The failure mode of dystopian fiction, on the other hand, is that it’s too easy to write: wreck everything, kill off most of the people, empty out the streets, and presto! You’ve got a fun setting for mindless games of hunt the monster, evade the mad scientist, fight off the rival gangs, go on a quest for the Designated Valuable Object, et cetera.
When dystopias aren’t thought through, they wind up looking just like all the other standard prepackaged dystopias. This is especially apparent in visual media. Sometimes they don’t even bother to specify the disaster that brought civilization low. All it takes are some broken windows, unrepaired traffic control signs, grass growing in cracks in the asphalt, and a few burnt-out cars along the curbs. It’s a very Sunbelt notion of the ruined city, in which the primary effect of catastrophe isn’t the loss of human life, but rather the loss of automobile traffic.
Somehow these scenarios always seem to result in people in raggedy gray clothes and fingerless gloves sitting around a trashcan fire in a vacant lot. Depending on the production budget, there may be shanties made of recycled materials in the background. There is no logic to it. Those people are surrounded by solid building stock they could fix up and live in. If the buildings are wrecked, they’re surrounded by millions of usable bricks.
The actual underlying logic is that these prepackaged dystopias are lifted straight from images of the Great Depression, when law enforcement and public policy kept the poor and homeless from squatting in disused buildings. When the storylines say there’s been a breakdown in government and law enforcement, and especially when there’s been a population crash, they make no sense at all.
One question: does Patrick Brown’s chart show (1.) more dystopian fiction being published; (2.) more Goodreads members learning the word “dystopian”; or (3.) more copywriters using the word “dystopian” in the wake of the commercial success of The Hunger Games, resulting in Goodreads members picking up the adjective from book jackets?
Good Questions Tnh….I think personally think its a new batch of readers getting more educated about whats out there or what there actually reading as a “genre”. I personally have read alot but I guess I have never consciously thought of or assigned the term Dystopian in regards to a book or movie I may have read unless it becomes relevent conversation for the day…

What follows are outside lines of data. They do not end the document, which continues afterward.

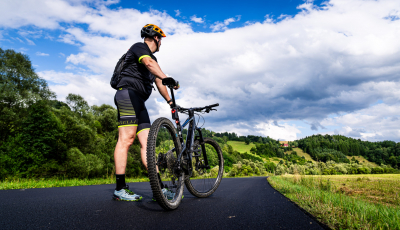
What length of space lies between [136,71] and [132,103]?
505mm

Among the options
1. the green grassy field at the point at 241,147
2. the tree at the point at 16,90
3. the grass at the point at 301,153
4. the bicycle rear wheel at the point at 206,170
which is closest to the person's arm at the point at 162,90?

I usually see stories written where both the Utopian/Dystopian are side by side to underscore and point out the striations between the two cultures ( similar to the Movie “In time” (which also had districts Like Hunger Games)

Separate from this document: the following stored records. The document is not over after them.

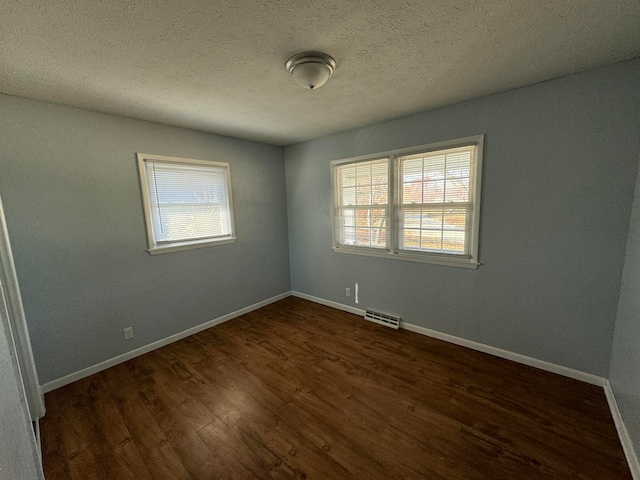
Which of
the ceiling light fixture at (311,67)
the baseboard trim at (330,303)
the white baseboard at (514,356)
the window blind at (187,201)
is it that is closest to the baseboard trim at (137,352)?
the baseboard trim at (330,303)

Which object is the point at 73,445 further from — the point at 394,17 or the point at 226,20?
the point at 394,17

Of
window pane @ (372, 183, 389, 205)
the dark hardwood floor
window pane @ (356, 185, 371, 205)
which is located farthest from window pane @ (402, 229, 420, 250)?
the dark hardwood floor

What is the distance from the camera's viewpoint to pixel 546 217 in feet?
6.82

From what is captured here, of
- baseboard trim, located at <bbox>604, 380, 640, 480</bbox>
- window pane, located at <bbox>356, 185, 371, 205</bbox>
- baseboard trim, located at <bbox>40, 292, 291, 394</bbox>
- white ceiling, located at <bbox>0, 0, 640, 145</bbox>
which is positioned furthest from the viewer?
window pane, located at <bbox>356, 185, 371, 205</bbox>

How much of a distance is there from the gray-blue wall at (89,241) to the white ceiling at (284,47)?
28 cm

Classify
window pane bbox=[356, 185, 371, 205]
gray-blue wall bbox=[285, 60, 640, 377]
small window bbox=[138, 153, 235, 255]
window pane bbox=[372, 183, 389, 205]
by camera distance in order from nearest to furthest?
gray-blue wall bbox=[285, 60, 640, 377]
small window bbox=[138, 153, 235, 255]
window pane bbox=[372, 183, 389, 205]
window pane bbox=[356, 185, 371, 205]

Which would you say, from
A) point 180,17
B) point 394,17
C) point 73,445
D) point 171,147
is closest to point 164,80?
point 180,17

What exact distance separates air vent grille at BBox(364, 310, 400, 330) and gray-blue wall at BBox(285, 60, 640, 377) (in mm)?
267

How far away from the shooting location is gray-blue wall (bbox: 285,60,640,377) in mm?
1821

I think the best movies/stories are the ones where they intentionally show a society “thinking” they are a Utopian society but when you peel back the layers its anything but…..such as the DVD movie (which for the life of me I thought should have been a widely released successful movie but wasnt”) “Equilibirum” with Christian Bale….
I agree about the lack origin of where/when this Dystopian actually happened.

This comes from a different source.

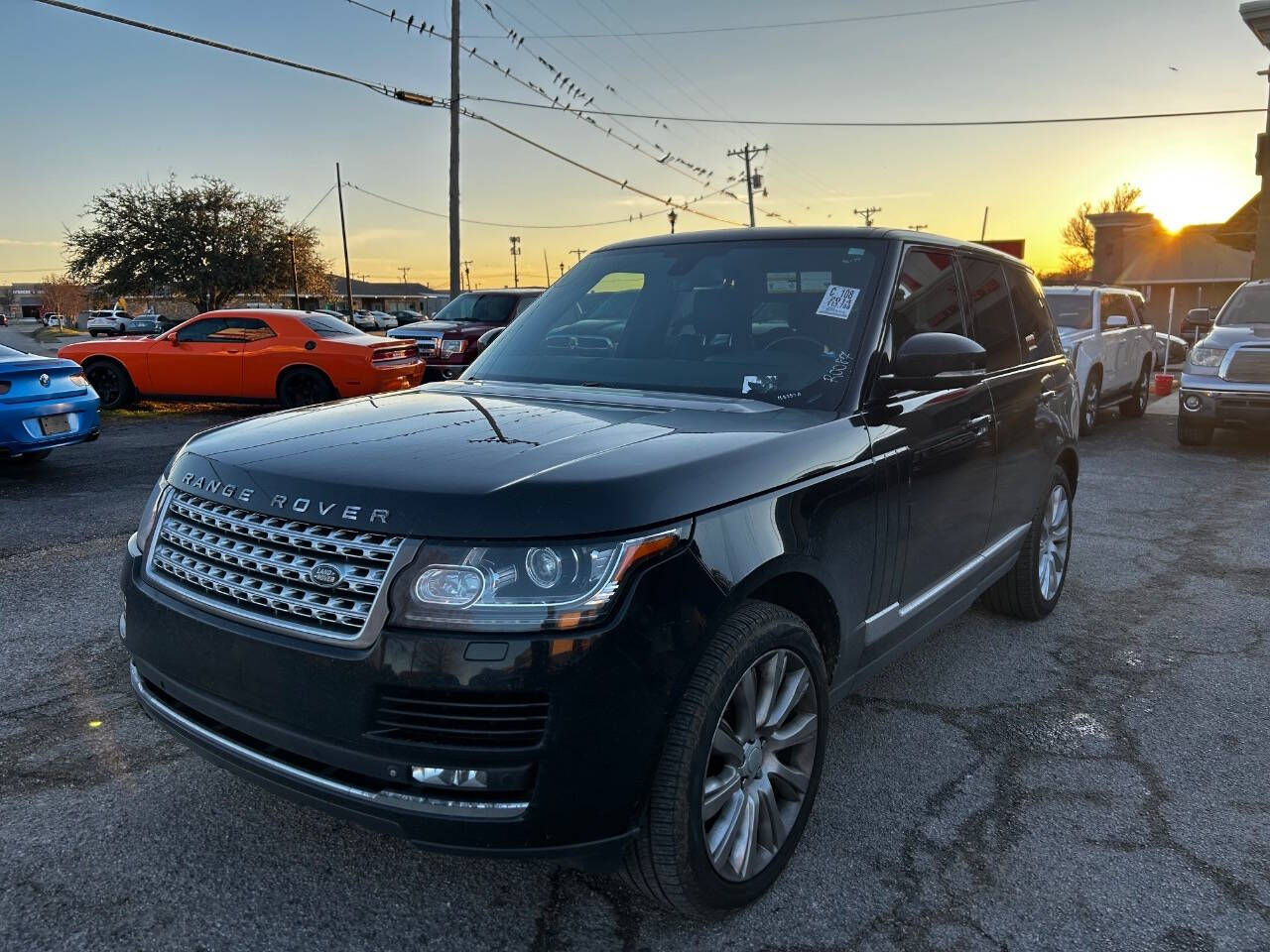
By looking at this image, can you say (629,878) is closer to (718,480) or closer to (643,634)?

I’m a fan of back story myself.,..I like to know somewhat the foundation for why things are they way they are…..not the standard Insert oppressive dicator or goverment here or their wasan uprising of the people which now has been squashed which leads now to an oppressive martial law.
I’m trying to think of a movie that actually pulled a good Dystopian off in explaing the back story….would the Matrix be considered Dystopian? Or are the people in not in squalor enough? Is destitution a pre-requisite for the term Dystopian to be applied? Just seriously wondering.